Sabah erken kalktı Muhlis. Acıkmıştı. Dünden kalma bulgur pilavını ısıtmadan bir tabağa doldurdu. Çekmeceden bir kaşık aldı, tabağın kenarına bıraktı. Çaydanlığa su koydu. Demlikteki çay posalarını, suyunu iyice süzdükten sonra, plastik çöp kutusuna boşalttı. Demliği suyla çalkaladı. Musluğu kapattı. Çayın altını yaktı. Tabakla birlikte salona yürüdü gözleri çapaklı çapaklı. Her zamanki koltuğuna oturdu. Gözlerini ovaladı önce. Tabağın kenarındaki kaşığı aldı, bulgur pilavına daldırdı. İlk kaşıkta “Tuzsuzmuş bu!” dedi. “Dün nasıl yemişim?” Sehpanın üzerindeki adi camdan yapılma, kırmızı kapaklı, kenarları yemek lekeleriyle kaplı tuzluğa uzandı. Ters çevirip bir iki kere salladı. Tuz nemli ve topak topak döküldü pilavın üzerine. Kaşıkla pilavı birkaç kez karıştırdı, tuz topaklarını dağıttı. Birkaç kaşık pilav daha aldı. Susamıştı. Kalktı mutfağa geçti.
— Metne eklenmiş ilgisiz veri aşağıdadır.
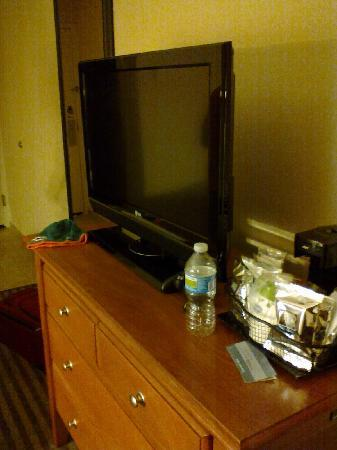 Hampton Inn Chicago-O'Hare International Airport: Plasma TV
Musluğu açtı. Dün pilav yaparken kullandığı bardağa su doldurdu. İçerken sol eliyle burnunu kapattı. Böylece İSKİ suyunun o tuhaf kokusunu almıyordu. Son yuduma geldiğinde bardağın kenarındaki bulgur tanesinin de suyla birlikte usul usul ağzına doğru süzüldüğünü gördü. Aldırmadı. “Nasılsa eriyecek!” dedi. Yeniden salona döndü. Dün gece okumaya başladığı Bacon’ı eline aldı. Kapağına göz gezdirdi. “Ne güzel basıyorlar,” dedi, “şu Kazım Taşkent Klasikleri’ni.” Kapağı aralamasıyla kitabın kapaktan ayrılması bir oldu. “Tutkalla yapıştırmışlar.” dedi. “Koptu.” “Herkesler, her şeyler kopuyor.” diye düşündü. Sessiz sessiz düşünmeye devam etti: “Kimler kopmadı ki! O kız, şu arkadaş, bu dost; bir bir, acılı-acısız, umursamaz çoğu zaman, mektup bile bırakmadan, öylece aramadan sormadan, yürümeyecek muhabbetimiz demeden kopup gidiyorlardı hayatınızdan.” Düğmesi kopan pantolonunu hatırladı. Kirliydi. Çamaşır yıkamalıyım bugün dedi. Giyecek bir şeyim kalmadı. Dışarı çıkası da yoktu ya, ne olur ne olmazdı. Aslında hiçbir şey olacağı yoktu; en azından bir hafta boyunca.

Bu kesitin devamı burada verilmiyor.